Brett Favre has been stuck on 19 touchdown passes for a month now, and he couldn't end the streak despite having one of his more prolific games of the season. Problem was Favre's gaudy numbers of 30-of-51 passing for 317 yards were offset by four interceptions. That makes nine miscues in the last four TD-less games and 28 for the season, one short of Lynn Dickey's franchise record, set in 1983.

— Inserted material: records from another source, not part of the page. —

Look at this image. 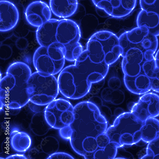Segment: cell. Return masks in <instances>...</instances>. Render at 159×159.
Masks as SVG:
<instances>
[{
	"label": "cell",
	"instance_id": "cell-1",
	"mask_svg": "<svg viewBox=\"0 0 159 159\" xmlns=\"http://www.w3.org/2000/svg\"><path fill=\"white\" fill-rule=\"evenodd\" d=\"M74 113V120L70 125L71 147L85 159H93L98 148L96 138L105 133L108 127L107 121L98 106L89 101L77 104Z\"/></svg>",
	"mask_w": 159,
	"mask_h": 159
},
{
	"label": "cell",
	"instance_id": "cell-2",
	"mask_svg": "<svg viewBox=\"0 0 159 159\" xmlns=\"http://www.w3.org/2000/svg\"><path fill=\"white\" fill-rule=\"evenodd\" d=\"M109 66L92 63L80 55L74 65L67 66L60 72L57 81L59 91L65 98H82L90 91L92 84L101 82L107 76Z\"/></svg>",
	"mask_w": 159,
	"mask_h": 159
},
{
	"label": "cell",
	"instance_id": "cell-3",
	"mask_svg": "<svg viewBox=\"0 0 159 159\" xmlns=\"http://www.w3.org/2000/svg\"><path fill=\"white\" fill-rule=\"evenodd\" d=\"M29 66L21 62L11 64L0 82V100L5 107L18 110L30 102L28 81L32 75Z\"/></svg>",
	"mask_w": 159,
	"mask_h": 159
},
{
	"label": "cell",
	"instance_id": "cell-4",
	"mask_svg": "<svg viewBox=\"0 0 159 159\" xmlns=\"http://www.w3.org/2000/svg\"><path fill=\"white\" fill-rule=\"evenodd\" d=\"M122 51L118 37L108 31H101L93 35L81 55L88 57L94 64L110 66L121 56Z\"/></svg>",
	"mask_w": 159,
	"mask_h": 159
},
{
	"label": "cell",
	"instance_id": "cell-5",
	"mask_svg": "<svg viewBox=\"0 0 159 159\" xmlns=\"http://www.w3.org/2000/svg\"><path fill=\"white\" fill-rule=\"evenodd\" d=\"M143 122L131 112H124L117 117L105 133L110 142L116 143L119 148H129L141 140Z\"/></svg>",
	"mask_w": 159,
	"mask_h": 159
},
{
	"label": "cell",
	"instance_id": "cell-6",
	"mask_svg": "<svg viewBox=\"0 0 159 159\" xmlns=\"http://www.w3.org/2000/svg\"><path fill=\"white\" fill-rule=\"evenodd\" d=\"M28 86L30 102L38 106L47 105L56 99L60 92L54 75L38 71L32 74Z\"/></svg>",
	"mask_w": 159,
	"mask_h": 159
},
{
	"label": "cell",
	"instance_id": "cell-7",
	"mask_svg": "<svg viewBox=\"0 0 159 159\" xmlns=\"http://www.w3.org/2000/svg\"><path fill=\"white\" fill-rule=\"evenodd\" d=\"M66 49L57 42L48 47L40 46L35 51L33 62L37 71L55 75L63 69L65 63Z\"/></svg>",
	"mask_w": 159,
	"mask_h": 159
},
{
	"label": "cell",
	"instance_id": "cell-8",
	"mask_svg": "<svg viewBox=\"0 0 159 159\" xmlns=\"http://www.w3.org/2000/svg\"><path fill=\"white\" fill-rule=\"evenodd\" d=\"M81 32L78 25L69 19L59 20L56 38L58 43L65 47V59L75 61L83 52V48L79 43Z\"/></svg>",
	"mask_w": 159,
	"mask_h": 159
},
{
	"label": "cell",
	"instance_id": "cell-9",
	"mask_svg": "<svg viewBox=\"0 0 159 159\" xmlns=\"http://www.w3.org/2000/svg\"><path fill=\"white\" fill-rule=\"evenodd\" d=\"M74 107L69 100L60 98L47 105L44 113L51 128L59 130L73 123L74 120Z\"/></svg>",
	"mask_w": 159,
	"mask_h": 159
},
{
	"label": "cell",
	"instance_id": "cell-10",
	"mask_svg": "<svg viewBox=\"0 0 159 159\" xmlns=\"http://www.w3.org/2000/svg\"><path fill=\"white\" fill-rule=\"evenodd\" d=\"M128 107L130 112L144 122L148 118L159 116V95L147 93L137 102L129 103Z\"/></svg>",
	"mask_w": 159,
	"mask_h": 159
},
{
	"label": "cell",
	"instance_id": "cell-11",
	"mask_svg": "<svg viewBox=\"0 0 159 159\" xmlns=\"http://www.w3.org/2000/svg\"><path fill=\"white\" fill-rule=\"evenodd\" d=\"M98 8L109 16L122 18L128 16L135 8L137 0H92Z\"/></svg>",
	"mask_w": 159,
	"mask_h": 159
},
{
	"label": "cell",
	"instance_id": "cell-12",
	"mask_svg": "<svg viewBox=\"0 0 159 159\" xmlns=\"http://www.w3.org/2000/svg\"><path fill=\"white\" fill-rule=\"evenodd\" d=\"M26 20L31 25L39 27L51 17V10L45 3L37 1L30 3L25 11Z\"/></svg>",
	"mask_w": 159,
	"mask_h": 159
},
{
	"label": "cell",
	"instance_id": "cell-13",
	"mask_svg": "<svg viewBox=\"0 0 159 159\" xmlns=\"http://www.w3.org/2000/svg\"><path fill=\"white\" fill-rule=\"evenodd\" d=\"M119 45L121 48V56L124 57L126 52L132 48H137L143 53L146 61H150L155 59L154 54L156 51L158 46L157 36L149 33L143 41L138 44L119 42Z\"/></svg>",
	"mask_w": 159,
	"mask_h": 159
},
{
	"label": "cell",
	"instance_id": "cell-14",
	"mask_svg": "<svg viewBox=\"0 0 159 159\" xmlns=\"http://www.w3.org/2000/svg\"><path fill=\"white\" fill-rule=\"evenodd\" d=\"M0 31L5 32L14 29L19 18L18 10L16 6L10 2L6 0L0 1Z\"/></svg>",
	"mask_w": 159,
	"mask_h": 159
},
{
	"label": "cell",
	"instance_id": "cell-15",
	"mask_svg": "<svg viewBox=\"0 0 159 159\" xmlns=\"http://www.w3.org/2000/svg\"><path fill=\"white\" fill-rule=\"evenodd\" d=\"M144 60L143 53L139 49L132 48L128 51L122 63L124 75L133 77L139 75L142 69L141 64Z\"/></svg>",
	"mask_w": 159,
	"mask_h": 159
},
{
	"label": "cell",
	"instance_id": "cell-16",
	"mask_svg": "<svg viewBox=\"0 0 159 159\" xmlns=\"http://www.w3.org/2000/svg\"><path fill=\"white\" fill-rule=\"evenodd\" d=\"M59 20L50 19L38 27L36 37L37 41L41 46L48 47L57 42L56 34Z\"/></svg>",
	"mask_w": 159,
	"mask_h": 159
},
{
	"label": "cell",
	"instance_id": "cell-17",
	"mask_svg": "<svg viewBox=\"0 0 159 159\" xmlns=\"http://www.w3.org/2000/svg\"><path fill=\"white\" fill-rule=\"evenodd\" d=\"M135 76L124 75V80L127 89L134 94L142 95L147 93L152 87L150 79L146 75L143 70Z\"/></svg>",
	"mask_w": 159,
	"mask_h": 159
},
{
	"label": "cell",
	"instance_id": "cell-18",
	"mask_svg": "<svg viewBox=\"0 0 159 159\" xmlns=\"http://www.w3.org/2000/svg\"><path fill=\"white\" fill-rule=\"evenodd\" d=\"M78 0H50L51 11L60 18H66L73 16L78 7Z\"/></svg>",
	"mask_w": 159,
	"mask_h": 159
},
{
	"label": "cell",
	"instance_id": "cell-19",
	"mask_svg": "<svg viewBox=\"0 0 159 159\" xmlns=\"http://www.w3.org/2000/svg\"><path fill=\"white\" fill-rule=\"evenodd\" d=\"M137 24L138 27L145 26L149 33L157 36L159 35V14L142 10L138 15Z\"/></svg>",
	"mask_w": 159,
	"mask_h": 159
},
{
	"label": "cell",
	"instance_id": "cell-20",
	"mask_svg": "<svg viewBox=\"0 0 159 159\" xmlns=\"http://www.w3.org/2000/svg\"><path fill=\"white\" fill-rule=\"evenodd\" d=\"M10 138L12 148L18 152L25 153L31 146L32 141L30 136L17 128H14L11 130Z\"/></svg>",
	"mask_w": 159,
	"mask_h": 159
},
{
	"label": "cell",
	"instance_id": "cell-21",
	"mask_svg": "<svg viewBox=\"0 0 159 159\" xmlns=\"http://www.w3.org/2000/svg\"><path fill=\"white\" fill-rule=\"evenodd\" d=\"M141 140L149 143L159 137V119L150 118L143 122L142 128Z\"/></svg>",
	"mask_w": 159,
	"mask_h": 159
},
{
	"label": "cell",
	"instance_id": "cell-22",
	"mask_svg": "<svg viewBox=\"0 0 159 159\" xmlns=\"http://www.w3.org/2000/svg\"><path fill=\"white\" fill-rule=\"evenodd\" d=\"M149 33L145 26L138 27L122 34L118 38L119 42L138 44L141 42Z\"/></svg>",
	"mask_w": 159,
	"mask_h": 159
},
{
	"label": "cell",
	"instance_id": "cell-23",
	"mask_svg": "<svg viewBox=\"0 0 159 159\" xmlns=\"http://www.w3.org/2000/svg\"><path fill=\"white\" fill-rule=\"evenodd\" d=\"M51 127L47 123L44 113H39L35 114L32 119L30 128L36 135L42 136L47 133Z\"/></svg>",
	"mask_w": 159,
	"mask_h": 159
},
{
	"label": "cell",
	"instance_id": "cell-24",
	"mask_svg": "<svg viewBox=\"0 0 159 159\" xmlns=\"http://www.w3.org/2000/svg\"><path fill=\"white\" fill-rule=\"evenodd\" d=\"M118 144L115 142H111L105 147L98 149L94 153L93 159H113L116 157Z\"/></svg>",
	"mask_w": 159,
	"mask_h": 159
},
{
	"label": "cell",
	"instance_id": "cell-25",
	"mask_svg": "<svg viewBox=\"0 0 159 159\" xmlns=\"http://www.w3.org/2000/svg\"><path fill=\"white\" fill-rule=\"evenodd\" d=\"M59 147V141L52 136L46 137L41 143V148L43 152L49 155L57 152Z\"/></svg>",
	"mask_w": 159,
	"mask_h": 159
},
{
	"label": "cell",
	"instance_id": "cell-26",
	"mask_svg": "<svg viewBox=\"0 0 159 159\" xmlns=\"http://www.w3.org/2000/svg\"><path fill=\"white\" fill-rule=\"evenodd\" d=\"M142 67L145 74L150 79L156 78L159 80V60L155 58L146 61Z\"/></svg>",
	"mask_w": 159,
	"mask_h": 159
},
{
	"label": "cell",
	"instance_id": "cell-27",
	"mask_svg": "<svg viewBox=\"0 0 159 159\" xmlns=\"http://www.w3.org/2000/svg\"><path fill=\"white\" fill-rule=\"evenodd\" d=\"M125 99V95L120 90H113L110 88L107 94L103 100L107 102H110L115 105H119L122 103Z\"/></svg>",
	"mask_w": 159,
	"mask_h": 159
},
{
	"label": "cell",
	"instance_id": "cell-28",
	"mask_svg": "<svg viewBox=\"0 0 159 159\" xmlns=\"http://www.w3.org/2000/svg\"><path fill=\"white\" fill-rule=\"evenodd\" d=\"M146 153L140 158L159 159V137L148 143Z\"/></svg>",
	"mask_w": 159,
	"mask_h": 159
},
{
	"label": "cell",
	"instance_id": "cell-29",
	"mask_svg": "<svg viewBox=\"0 0 159 159\" xmlns=\"http://www.w3.org/2000/svg\"><path fill=\"white\" fill-rule=\"evenodd\" d=\"M140 4L142 10L159 14V0H140Z\"/></svg>",
	"mask_w": 159,
	"mask_h": 159
},
{
	"label": "cell",
	"instance_id": "cell-30",
	"mask_svg": "<svg viewBox=\"0 0 159 159\" xmlns=\"http://www.w3.org/2000/svg\"><path fill=\"white\" fill-rule=\"evenodd\" d=\"M12 54L11 48L7 45H2L0 48V58L1 59L6 60L9 59Z\"/></svg>",
	"mask_w": 159,
	"mask_h": 159
},
{
	"label": "cell",
	"instance_id": "cell-31",
	"mask_svg": "<svg viewBox=\"0 0 159 159\" xmlns=\"http://www.w3.org/2000/svg\"><path fill=\"white\" fill-rule=\"evenodd\" d=\"M96 140L99 148H103L111 142L108 136L105 133L98 135L96 138Z\"/></svg>",
	"mask_w": 159,
	"mask_h": 159
},
{
	"label": "cell",
	"instance_id": "cell-32",
	"mask_svg": "<svg viewBox=\"0 0 159 159\" xmlns=\"http://www.w3.org/2000/svg\"><path fill=\"white\" fill-rule=\"evenodd\" d=\"M72 132V130L70 125L59 130L60 135L66 140H70Z\"/></svg>",
	"mask_w": 159,
	"mask_h": 159
},
{
	"label": "cell",
	"instance_id": "cell-33",
	"mask_svg": "<svg viewBox=\"0 0 159 159\" xmlns=\"http://www.w3.org/2000/svg\"><path fill=\"white\" fill-rule=\"evenodd\" d=\"M101 113L107 119V122L112 115L111 110L107 106L101 104L97 105Z\"/></svg>",
	"mask_w": 159,
	"mask_h": 159
},
{
	"label": "cell",
	"instance_id": "cell-34",
	"mask_svg": "<svg viewBox=\"0 0 159 159\" xmlns=\"http://www.w3.org/2000/svg\"><path fill=\"white\" fill-rule=\"evenodd\" d=\"M48 159H74L70 154L62 152H57L49 156Z\"/></svg>",
	"mask_w": 159,
	"mask_h": 159
},
{
	"label": "cell",
	"instance_id": "cell-35",
	"mask_svg": "<svg viewBox=\"0 0 159 159\" xmlns=\"http://www.w3.org/2000/svg\"><path fill=\"white\" fill-rule=\"evenodd\" d=\"M121 84L120 80L115 77L111 79L108 84L110 88L113 90L118 89L120 87Z\"/></svg>",
	"mask_w": 159,
	"mask_h": 159
},
{
	"label": "cell",
	"instance_id": "cell-36",
	"mask_svg": "<svg viewBox=\"0 0 159 159\" xmlns=\"http://www.w3.org/2000/svg\"><path fill=\"white\" fill-rule=\"evenodd\" d=\"M152 90L159 93V80L156 78L150 79Z\"/></svg>",
	"mask_w": 159,
	"mask_h": 159
},
{
	"label": "cell",
	"instance_id": "cell-37",
	"mask_svg": "<svg viewBox=\"0 0 159 159\" xmlns=\"http://www.w3.org/2000/svg\"><path fill=\"white\" fill-rule=\"evenodd\" d=\"M16 44L18 48L20 49H23L27 47L28 43L25 39H19L16 42Z\"/></svg>",
	"mask_w": 159,
	"mask_h": 159
},
{
	"label": "cell",
	"instance_id": "cell-38",
	"mask_svg": "<svg viewBox=\"0 0 159 159\" xmlns=\"http://www.w3.org/2000/svg\"><path fill=\"white\" fill-rule=\"evenodd\" d=\"M6 159H27L26 157L24 154H16L11 155L6 158Z\"/></svg>",
	"mask_w": 159,
	"mask_h": 159
},
{
	"label": "cell",
	"instance_id": "cell-39",
	"mask_svg": "<svg viewBox=\"0 0 159 159\" xmlns=\"http://www.w3.org/2000/svg\"><path fill=\"white\" fill-rule=\"evenodd\" d=\"M125 112L124 110L120 108H116L114 112V115L116 117L120 115Z\"/></svg>",
	"mask_w": 159,
	"mask_h": 159
},
{
	"label": "cell",
	"instance_id": "cell-40",
	"mask_svg": "<svg viewBox=\"0 0 159 159\" xmlns=\"http://www.w3.org/2000/svg\"><path fill=\"white\" fill-rule=\"evenodd\" d=\"M155 58L156 59L159 60V49L158 50L156 53L155 56Z\"/></svg>",
	"mask_w": 159,
	"mask_h": 159
}]
</instances>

Favre's questionable decision-making wasn't the primary culprit this time, rather shoddy blocking that had him under duress with little time to react on a number of plays. None was more critical than a toss into the flat intended for FB William Henderson that LB Lance Briggs easily intercepted and returned for a 10-yard touchdown in the third quarter to give Chicago breathing room with a 24-7 lead. The loss of C Mike Flanagan in the first half proved to be the undoing for the shuffled interior of the line. WR Donald Driver and RB Tony Fisher were an asset to Favre in fighting for extra yardage after a handful of catches.
RUSHING OFFENSE: D
The Packers discovered what running the football is like without, ahem, Samkon Gado. The rookie sensation missed his first game because of a torn knee ligament, and the lackluster results against the Bears' stout defense weren't surprising. Rookie Noah Herron, who didn't start but became the team's sixth featured back of the season, averaged only 2.4 yards on 14 carries, though he did score on a 1-yard plunge in the second quarter. Fisher was slightly better on his six carries, averaging 3.7 yards. WR Antonio Chatman had the longest gain on the ground with a 10-yard burst on an end-around.
PASS DEFENSE: D-plus
True, Green Bay's second-rated pass defense actually lowered its season average of 169.7 yards allowed per game by giving up only 166 to Rex Grossman on Sunday. However, Grossman, in his first start of an injury-marred season, was the difference-maker for the Bears' revitalized offense against a secondary that continues to be the Packers defense's weakest link. CB Al Harris, the Pro Bowl wannabe, was exploited for the second straight week. Grossman picked on Harris early and often, and succeeded with throws to Muhsin Muhammad and Bernard Berrian. The speedy Berrian made the biggest play of the game by blowing past CB Ahmad Carroll for a 54-yard pickup that led to a go-ahead touchdown late in the first half. In the next Chicago possession, it took LB Paris Lenon to show the defensive backs how a deep pass is to be properly covered, as he made an exceptional breakup on the run in downfield coverage of Muhammad. S Mark Roman had the only takeaway by the defense three plays later with an easy interception on a badly underthrown deep ball by Grossman.
RUSH DEFENSE: D
By spotting the Bears a double-digit lead in the third quarter, the Packers played right into the hands of the run-oriented Chicago offense. The Bears featured a heavy diet of Thomas Jones and Adrian Peterson in the final 30 minutes, during which the tandem combined for 94 yards on 24 carries. Jones finished with 105 yards and averaged 4.2 yards per pop, his second strong effort against the Packers' fading run defense in the past three weeks. DT Cullen Jenkins, though, did come to life to drop Jones for a 4-yard loss on a third-and-4 play at midfield to get the football back for the offense for a last-gasp drive to try to send the game to overtime.
SPECIAL TEAMS: B-minus
Too bad special teams coordinator John Bonamego didn't impress upon Chatman that every game this season should have been treated as if it were played on Christmas Day. Chatman fulfilled Bonamego's holiday wish of returning a punt return for a touchdown. However, the electric 85-yard dash into the end zone midway through the fourth quarter was a long time in the making for both Chatman and the underachieving special teams units. Allen Rossum had the team's last punt return for a touchdown four years ago.
Still to be sorted out is the inept kicking game, which featured two more missed field-goal attempts by Ryan Longwell, who wisely refrained from making new holder Ryan Flinn the scapegoat. Flinn didn't flinch in his NFL debut, averaging an acceptable 40 yards on three punts.
While there's no denying there was a decidedly spirited effort on the part of the players on the heels of their 48-3 meltdown at Baltimore six days earlier, a loss remains a loss. Some of the same silly mistakes that should have been rectified long before the final weeks of the season continued to haunt the Packers, particularly a number of drive-killing penalties and another batch of interceptions from Favre. Despite his contention that he was going to call a timeout at that moment anyway, coach Mike Sherman erred by challenging the spot of a second-quarter run by Herron, who clearly was tackled short of the goal line. Sure enough, Sherman lost another challenge later in the first half and left himself with none for the remainder of the game.